BOSTON, MA (Siemens PLM Analyst Event), Sep 8, 2011 - For those who think Big Auto and Big Oil are hopelessly intertwined, here is a jolt. Daimler and Ford have formed a company whose sole purpose is to create a commercial automotive powerplant based on fuel cells. Fuel cells don’t use fossil fuels. They combine hydrogen and oxygen to release energy twice as efficiently as internal combustion engines.
Automotive Fuel Cell Cooperation (AFCC), a Siemens PLM customer and user of Teamcenter, presented this technology at the press event. AFCC is owned by Daimler (50.1%) and Ford (30%). The company is pretty far along the road to commercialization of their product and has already achieved a significant milestone. A trio of B-series Mercedes (you don’t see these in the US) have circumnavigated the world – with nary a mechanical failure.
The radical engines are due to be commercially available in 2015, having satisfied most criteria (power, range, reliability) except one big one – cost.
Though details of cost were not provided, so I am free to imagine that it would cost at least an order of magnitude above conventional engines, as the Prius driving/tree hugging/compost/organic eating/community gardening demographic would be certainly be within reach even at a 2X price differential.
Having demonstrated its fuel cells ability to function, job one at AFCC is now to bring down the cost. Achieving that, what’s not to like? Hydrogen fuel cells byproducts are water and heat. There are no carbon emissions. It would reduce our dependence on foreign energy sources.
Am I missing something? Or are fuel cells a serious game changer?
What you're missing is that the hydrogen has to come from somewhere. We can't mine it from the Sun, it has to be produced, usually from non-renewable fossil fuel sources. That produces CO2 emissions in its own right and requires substantial energy input, which usually means more emissions.
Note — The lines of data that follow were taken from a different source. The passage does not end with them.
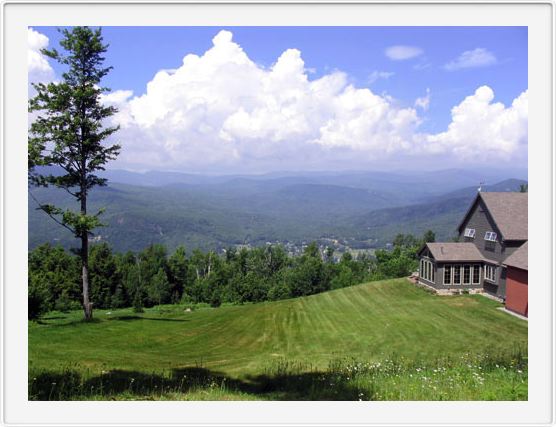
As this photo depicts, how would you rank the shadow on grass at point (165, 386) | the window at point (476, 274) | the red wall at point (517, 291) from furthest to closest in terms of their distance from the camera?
the window at point (476, 274) < the red wall at point (517, 291) < the shadow on grass at point (165, 386)

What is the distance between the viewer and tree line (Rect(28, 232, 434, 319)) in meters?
48.9

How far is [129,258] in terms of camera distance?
62.1 m

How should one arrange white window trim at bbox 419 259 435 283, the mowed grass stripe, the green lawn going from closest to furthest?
the green lawn → the mowed grass stripe → white window trim at bbox 419 259 435 283

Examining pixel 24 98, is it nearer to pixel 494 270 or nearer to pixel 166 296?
pixel 494 270

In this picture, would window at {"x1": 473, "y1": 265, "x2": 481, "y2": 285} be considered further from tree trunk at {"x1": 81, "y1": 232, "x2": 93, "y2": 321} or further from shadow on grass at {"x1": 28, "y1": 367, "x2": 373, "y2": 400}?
tree trunk at {"x1": 81, "y1": 232, "x2": 93, "y2": 321}

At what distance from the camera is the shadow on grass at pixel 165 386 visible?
602cm

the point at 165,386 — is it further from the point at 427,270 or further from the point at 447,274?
the point at 427,270

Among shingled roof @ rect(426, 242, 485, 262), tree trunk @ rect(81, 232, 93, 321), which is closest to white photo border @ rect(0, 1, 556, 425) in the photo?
tree trunk @ rect(81, 232, 93, 321)

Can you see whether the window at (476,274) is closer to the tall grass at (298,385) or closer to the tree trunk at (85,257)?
the tall grass at (298,385)

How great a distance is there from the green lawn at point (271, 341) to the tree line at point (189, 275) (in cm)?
2998

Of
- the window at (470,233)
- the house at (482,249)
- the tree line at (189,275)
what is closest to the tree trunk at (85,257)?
the house at (482,249)

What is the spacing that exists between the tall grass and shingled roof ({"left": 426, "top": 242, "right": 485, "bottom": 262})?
58.6ft

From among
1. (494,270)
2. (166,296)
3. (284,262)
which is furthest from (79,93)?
(284,262)

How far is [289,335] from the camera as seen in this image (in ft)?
56.4
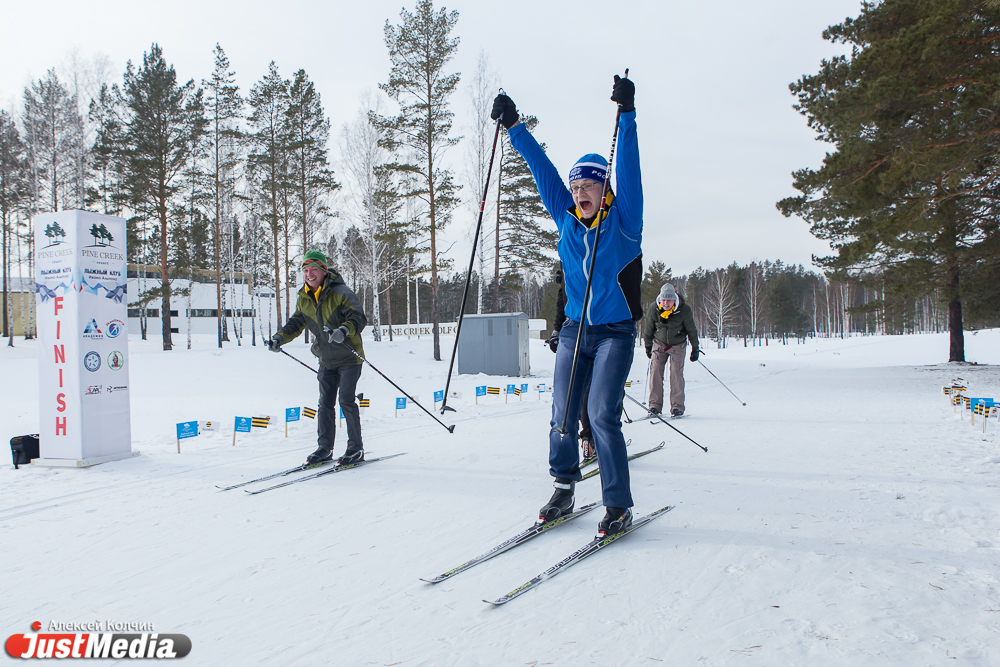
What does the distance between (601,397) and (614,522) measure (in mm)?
642

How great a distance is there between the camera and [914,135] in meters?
10.5

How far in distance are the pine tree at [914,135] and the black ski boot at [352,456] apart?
10.3 m

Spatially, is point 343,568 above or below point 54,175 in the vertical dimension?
below

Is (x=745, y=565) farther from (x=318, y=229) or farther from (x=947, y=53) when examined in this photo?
(x=318, y=229)

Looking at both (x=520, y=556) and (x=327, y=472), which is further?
(x=327, y=472)

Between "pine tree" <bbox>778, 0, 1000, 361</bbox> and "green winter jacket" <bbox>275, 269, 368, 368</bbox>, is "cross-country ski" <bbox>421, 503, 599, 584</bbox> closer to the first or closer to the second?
"green winter jacket" <bbox>275, 269, 368, 368</bbox>

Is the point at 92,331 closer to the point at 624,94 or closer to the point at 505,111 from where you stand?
the point at 505,111

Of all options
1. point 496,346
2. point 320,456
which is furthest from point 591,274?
point 496,346

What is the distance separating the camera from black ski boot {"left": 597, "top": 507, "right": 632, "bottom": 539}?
2.80 meters

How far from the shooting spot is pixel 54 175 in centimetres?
2222

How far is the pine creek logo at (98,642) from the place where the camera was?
1.88 metres

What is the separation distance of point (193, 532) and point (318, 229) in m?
24.0

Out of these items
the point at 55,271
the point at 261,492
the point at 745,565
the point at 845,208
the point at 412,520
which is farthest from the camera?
the point at 845,208

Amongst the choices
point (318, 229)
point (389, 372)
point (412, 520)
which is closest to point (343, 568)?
point (412, 520)
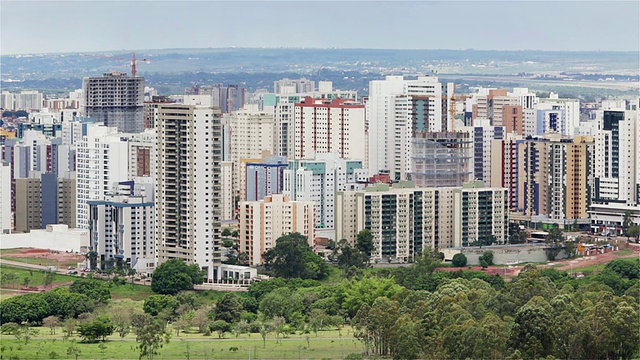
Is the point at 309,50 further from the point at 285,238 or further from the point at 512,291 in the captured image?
the point at 512,291

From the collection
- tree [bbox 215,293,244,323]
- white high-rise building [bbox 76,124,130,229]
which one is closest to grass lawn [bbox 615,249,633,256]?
white high-rise building [bbox 76,124,130,229]

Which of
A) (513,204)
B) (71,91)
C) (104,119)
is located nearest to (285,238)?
(513,204)

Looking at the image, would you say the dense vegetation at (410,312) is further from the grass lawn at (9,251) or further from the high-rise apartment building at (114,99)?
the high-rise apartment building at (114,99)

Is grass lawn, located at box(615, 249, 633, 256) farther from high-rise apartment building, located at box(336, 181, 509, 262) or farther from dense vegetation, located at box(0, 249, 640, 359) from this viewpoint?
dense vegetation, located at box(0, 249, 640, 359)

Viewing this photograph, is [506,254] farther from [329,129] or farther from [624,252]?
[329,129]

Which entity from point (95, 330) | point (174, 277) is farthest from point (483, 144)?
point (95, 330)
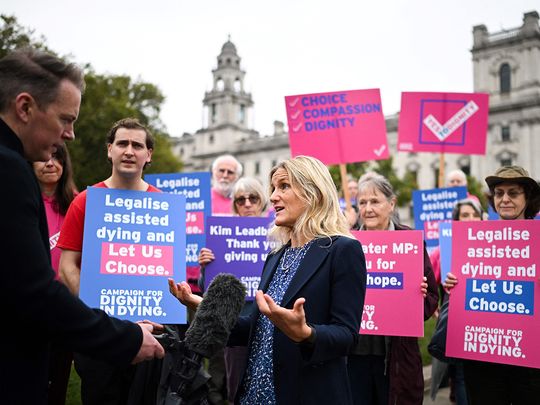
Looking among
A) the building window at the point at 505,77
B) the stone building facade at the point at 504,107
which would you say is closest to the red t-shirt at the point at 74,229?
the stone building facade at the point at 504,107

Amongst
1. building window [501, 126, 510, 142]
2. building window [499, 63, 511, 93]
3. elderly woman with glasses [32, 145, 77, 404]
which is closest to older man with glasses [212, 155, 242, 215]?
elderly woman with glasses [32, 145, 77, 404]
Even assuming you have all the free green energy and raw materials you want to produce infinite amounts of hydrogen, you will then need to distribute it to the users. This involves the creation of a vastly expensive new infrastructure and expending yet more energy in doing so.
Fuel cells are interesting and due to their relative efficiency they might possibly have a place in our future. But there's no such thing as a free lunch.